What the exercise asks: Could you repeat the listing from the line containing "Between these two" through the line containing "pixel 291 408 → pixel 200 731 → pixel 141 743", both ends inclusive, leaving the pictures out?

Data shown:
------------------------------------------------

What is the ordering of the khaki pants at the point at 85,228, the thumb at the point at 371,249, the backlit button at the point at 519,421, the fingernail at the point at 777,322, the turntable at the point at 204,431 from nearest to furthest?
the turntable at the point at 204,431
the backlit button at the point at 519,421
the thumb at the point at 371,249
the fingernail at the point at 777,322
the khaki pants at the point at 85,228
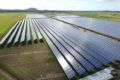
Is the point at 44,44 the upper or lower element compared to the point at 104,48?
lower

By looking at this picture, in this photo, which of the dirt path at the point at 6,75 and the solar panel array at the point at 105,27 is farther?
the solar panel array at the point at 105,27

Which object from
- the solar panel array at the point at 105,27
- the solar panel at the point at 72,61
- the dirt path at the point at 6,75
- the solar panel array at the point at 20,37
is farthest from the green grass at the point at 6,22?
the solar panel array at the point at 105,27

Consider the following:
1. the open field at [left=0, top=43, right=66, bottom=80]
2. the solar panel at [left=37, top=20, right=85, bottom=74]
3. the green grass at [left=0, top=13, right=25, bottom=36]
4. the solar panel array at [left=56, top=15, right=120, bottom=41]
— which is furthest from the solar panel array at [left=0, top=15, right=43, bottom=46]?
the solar panel array at [left=56, top=15, right=120, bottom=41]

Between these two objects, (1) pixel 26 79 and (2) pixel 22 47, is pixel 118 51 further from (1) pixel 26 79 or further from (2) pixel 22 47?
(2) pixel 22 47

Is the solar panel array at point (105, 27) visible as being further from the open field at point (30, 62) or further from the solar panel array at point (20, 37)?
the open field at point (30, 62)

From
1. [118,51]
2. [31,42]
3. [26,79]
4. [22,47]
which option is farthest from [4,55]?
[118,51]

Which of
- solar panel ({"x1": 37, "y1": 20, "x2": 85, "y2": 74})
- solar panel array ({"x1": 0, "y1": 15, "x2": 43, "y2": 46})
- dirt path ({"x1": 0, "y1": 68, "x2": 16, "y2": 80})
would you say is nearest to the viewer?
solar panel ({"x1": 37, "y1": 20, "x2": 85, "y2": 74})

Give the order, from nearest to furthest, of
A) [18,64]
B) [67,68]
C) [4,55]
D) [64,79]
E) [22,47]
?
[64,79]
[67,68]
[18,64]
[4,55]
[22,47]

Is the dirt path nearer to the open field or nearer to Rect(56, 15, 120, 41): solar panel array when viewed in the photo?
the open field

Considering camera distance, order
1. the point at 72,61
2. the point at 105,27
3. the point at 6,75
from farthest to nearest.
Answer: the point at 105,27, the point at 72,61, the point at 6,75

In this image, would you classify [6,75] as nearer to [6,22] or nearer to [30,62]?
[30,62]

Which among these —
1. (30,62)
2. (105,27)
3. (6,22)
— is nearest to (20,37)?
(30,62)
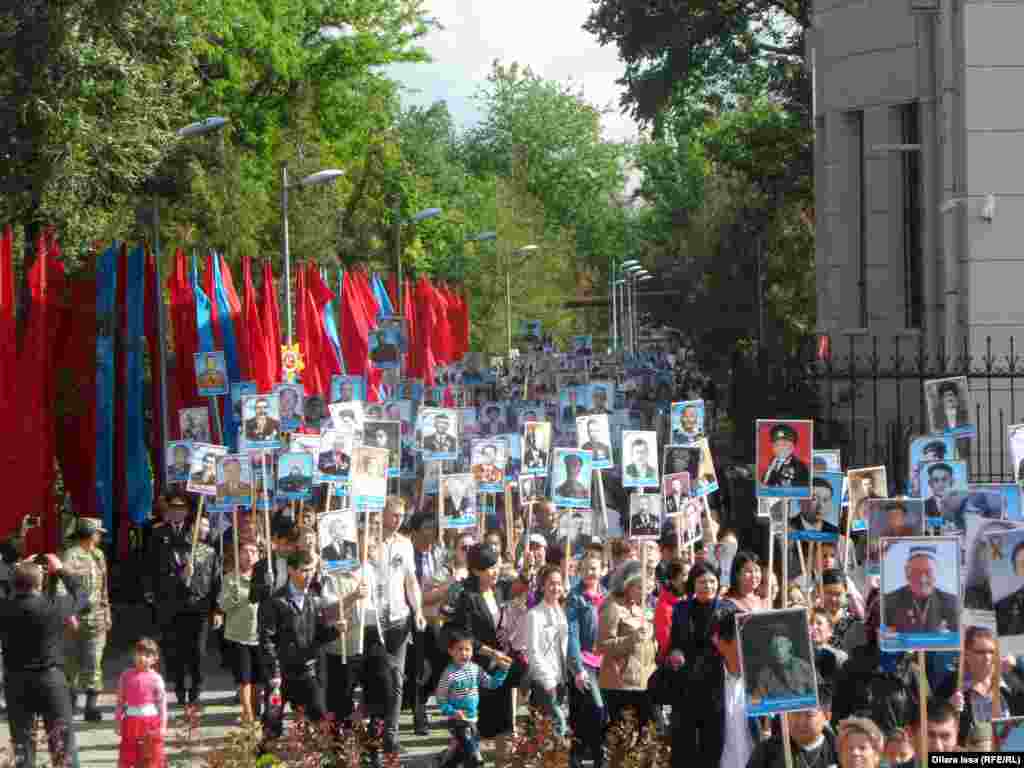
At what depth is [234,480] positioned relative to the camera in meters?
17.4

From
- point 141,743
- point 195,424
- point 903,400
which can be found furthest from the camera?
point 903,400

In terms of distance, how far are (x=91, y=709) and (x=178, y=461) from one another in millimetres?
4734

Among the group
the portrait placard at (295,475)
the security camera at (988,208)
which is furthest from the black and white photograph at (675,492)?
the security camera at (988,208)

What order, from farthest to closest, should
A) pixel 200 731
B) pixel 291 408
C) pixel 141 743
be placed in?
pixel 291 408 → pixel 200 731 → pixel 141 743

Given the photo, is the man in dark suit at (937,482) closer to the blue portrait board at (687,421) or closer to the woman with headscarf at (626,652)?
the woman with headscarf at (626,652)

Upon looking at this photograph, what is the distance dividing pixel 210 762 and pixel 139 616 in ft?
39.2

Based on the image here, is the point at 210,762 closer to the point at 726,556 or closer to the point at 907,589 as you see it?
the point at 907,589

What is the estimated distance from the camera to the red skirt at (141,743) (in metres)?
11.7

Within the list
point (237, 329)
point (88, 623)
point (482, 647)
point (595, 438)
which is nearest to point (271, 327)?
point (237, 329)

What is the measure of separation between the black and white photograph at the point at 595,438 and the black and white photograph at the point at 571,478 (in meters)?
1.63

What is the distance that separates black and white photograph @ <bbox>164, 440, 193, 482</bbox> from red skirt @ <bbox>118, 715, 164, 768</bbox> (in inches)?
323

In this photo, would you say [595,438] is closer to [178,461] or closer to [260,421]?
[260,421]

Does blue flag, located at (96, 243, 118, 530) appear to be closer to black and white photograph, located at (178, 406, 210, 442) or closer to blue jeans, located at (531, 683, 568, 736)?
black and white photograph, located at (178, 406, 210, 442)

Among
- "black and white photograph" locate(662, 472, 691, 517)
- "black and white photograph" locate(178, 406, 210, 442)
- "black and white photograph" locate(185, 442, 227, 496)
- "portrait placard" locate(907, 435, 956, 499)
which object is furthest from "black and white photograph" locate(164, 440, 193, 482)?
"portrait placard" locate(907, 435, 956, 499)
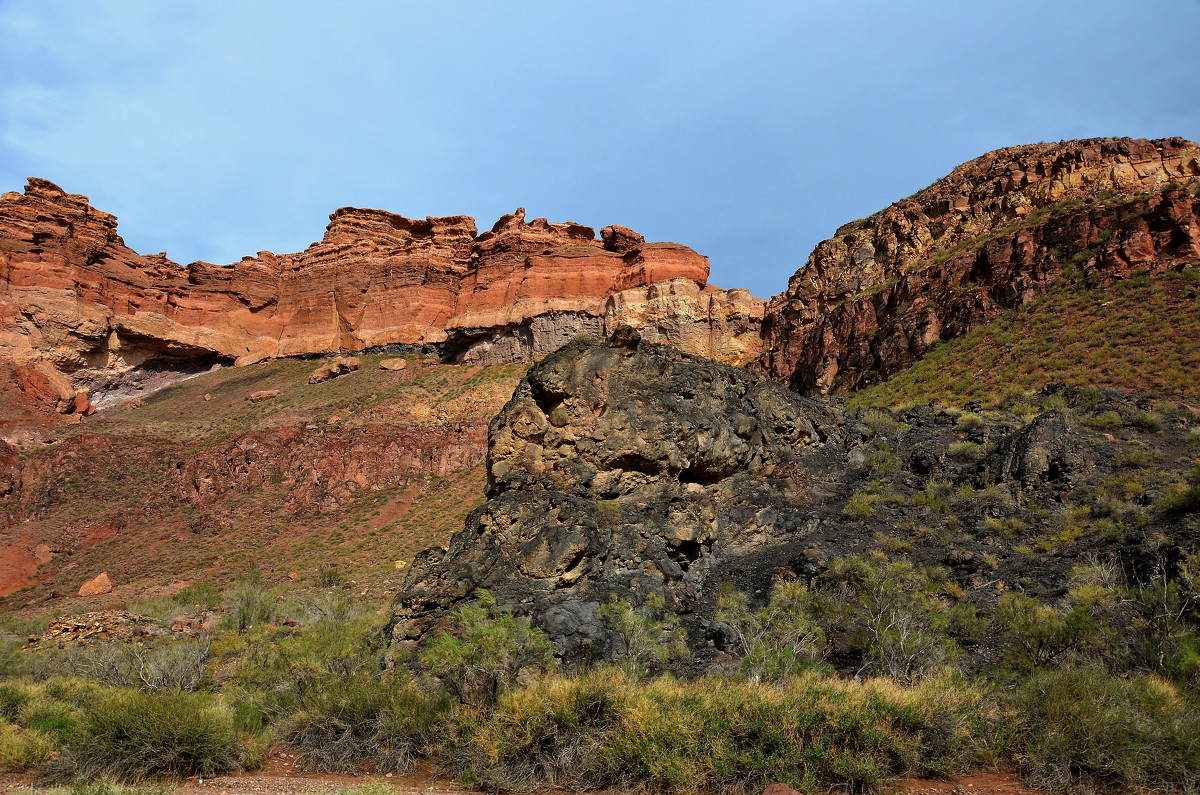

------------------------------------------------

Reply to the task:
Between these two objects, (1) pixel 26 79 and (2) pixel 22 47, is pixel 118 51 further from (1) pixel 26 79 or further from (2) pixel 22 47?
(2) pixel 22 47

Is the solar panel array at point (105, 27) visible as being further from the open field at point (30, 62) or further from the solar panel array at point (20, 37)?
the open field at point (30, 62)

From
1. [118,51]
2. [31,42]
3. [26,79]
4. [22,47]
which option is farthest from [4,55]?
[118,51]

Which of
- solar panel ({"x1": 37, "y1": 20, "x2": 85, "y2": 74})
- solar panel array ({"x1": 0, "y1": 15, "x2": 43, "y2": 46})
- dirt path ({"x1": 0, "y1": 68, "x2": 16, "y2": 80})
would you say is nearest to the viewer?
solar panel ({"x1": 37, "y1": 20, "x2": 85, "y2": 74})

Give the order, from nearest to furthest, of
A) [18,64]
B) [67,68]
C) [4,55]
D) [64,79]
E) [22,47]
?
[64,79]
[67,68]
[18,64]
[4,55]
[22,47]

Is the dirt path nearer to the open field or nearer to Rect(56, 15, 120, 41): solar panel array when viewed in the photo?
the open field

Considering camera distance, order
1. the point at 72,61
2. the point at 105,27
3. the point at 6,75
from farthest to nearest.
Answer: the point at 105,27, the point at 72,61, the point at 6,75

In this image, would you classify [6,75] as nearer to [6,22] or nearer to [30,62]?
[30,62]

Which among these —
1. (30,62)
2. (105,27)
3. (6,22)
— is nearest to (20,37)?
(30,62)
At what depth is [234,480] positioned relative to the camera in meters?
17.4

From
- point 141,743
- point 195,424
- point 903,400
which can be found furthest from the camera?
point 903,400

In terms of distance, how far are (x=91, y=709) and (x=178, y=461) from one another in millimetres?
4734

Among the group
the portrait placard at (295,475)
the security camera at (988,208)
which is furthest from the black and white photograph at (675,492)?
the security camera at (988,208)

What order, from farthest to closest, should
A) pixel 200 731
B) pixel 291 408
C) pixel 141 743
be placed in?
pixel 291 408 → pixel 200 731 → pixel 141 743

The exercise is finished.